The entire point of this dispute is that xAI could install scrubbers for these emissions, but chooses not too. The Ars Technica article discusses this at great length.
If it were so easy just better refine the fuel why would Europeans bother to add these converters and adblue injectors? No it's not impurities, but high pressure/temperature combustion. The higher the more efficient and more NOx comes out.
However, it's not insane to look at what experts put in place and consider that there are reasons why they have done that. Yes, experts can be wrong or are forced to make sub-optimal decisions, but it's worth examining their thinking behind the decisions.
In theory, yes. In practise, the experts will also consider real-world constraints (e.g. cost, planning, staffing etc). Also, taking the advice/opinion of respected experts (i.e. not YouTube experts) is a short-cut to spending years studying the science (that they had to do) yourself and that's even assuming that you can reach the same level of competency as them.
Fuel NOx is only one of them, which you quite rightly point out is not dominant in methane combustion due to the rarity of nitrogen in the fuel.

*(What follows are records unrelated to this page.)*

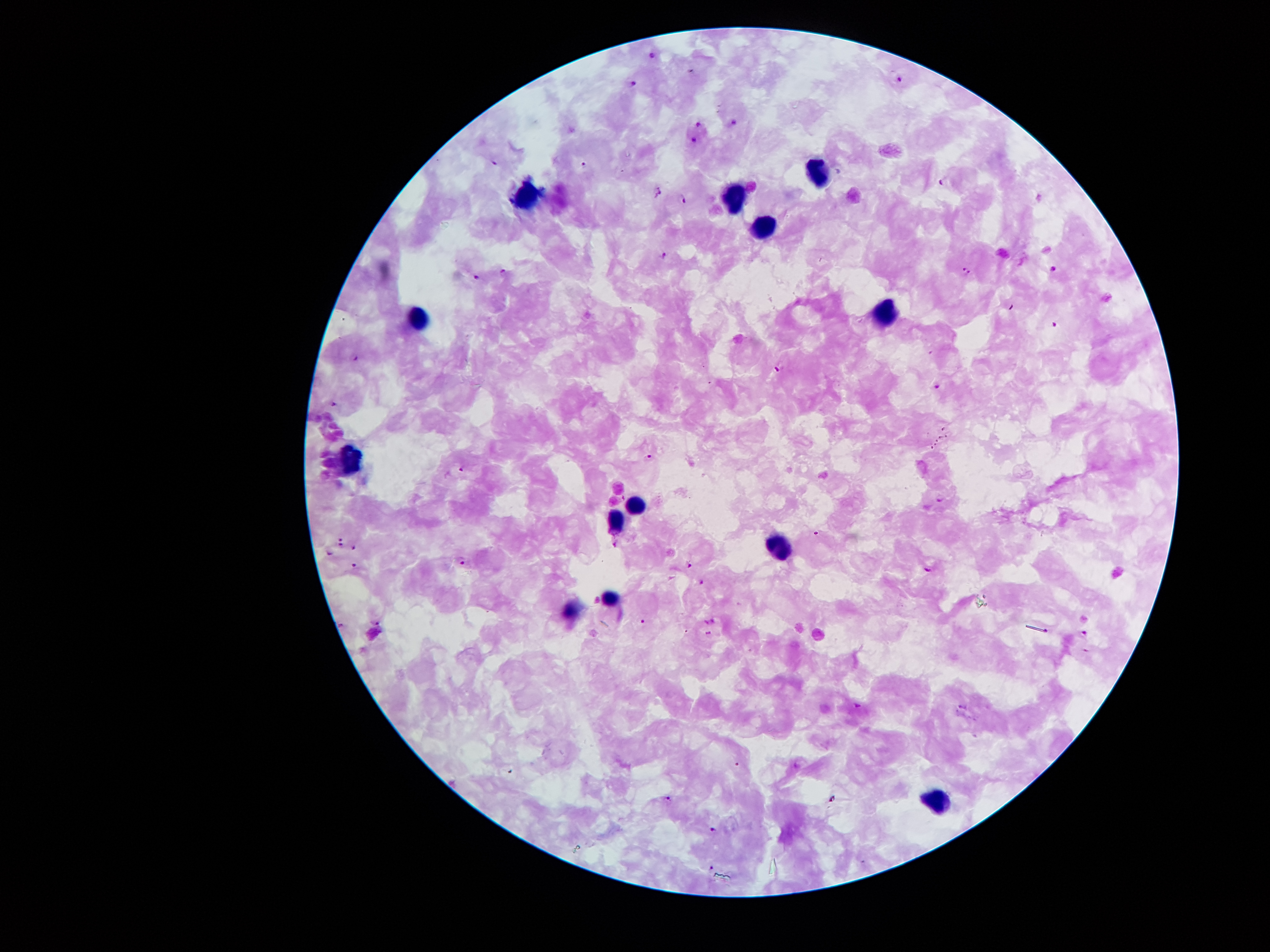
coordinate format = approximate centers as [x, y] in pixels
leukocyte locations = [816, 172], [524, 192], [739, 199], [763, 228], [886, 311], [420, 319], [348, 458], [638, 506], [613, 520], [781, 546], [610, 598], [571, 611], [940, 799]
Plasmodium parasite locations = [652, 55], [899, 80], [636, 85], [699, 123], [734, 123], [694, 142], [495, 160], [585, 167], [945, 181], [657, 191], [682, 198], [664, 256], [1055, 269], [967, 271], [501, 274], [476, 277], [1011, 308], [1055, 324], [355, 358], [780, 368], [939, 385], [335, 406], [649, 458], [464, 468], [942, 498], [342, 541], [616, 543], [355, 548], [330, 554], [463, 560], [691, 565], [355, 566], [928, 569], [703, 582], [642, 620], [377, 622], [342, 623], [706, 623], [708, 633], [1085, 633], [1086, 652], [857, 705], [669, 798], [712, 828], [712, 866]
image size = 1270×952 pixels
preparation = thick blood smear
stain = Giemsa
field of view = one from this slide
magnification = 100x
patient malaria status = infected with Plasmodium falciparum
capture = smartphone through the microscope eyepiece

The dominant source in methane combustion is thermal NOx, which forms due to the extreme temperature of the combustion, causing atmospheric nitrogen to decompose and react with atmospheric oxygen.
It's impurities in oxidizer. 80% of air is N2, 20% O2. N2 + O2 -> NOx minus some kJ(endothermic). Means, run plain air through anything hot and NOx comes out. Doesn't matter how pure the fuel, doesn't have to be an ICE, doesn't need fuel at all. Hot stuff in the air = NOx.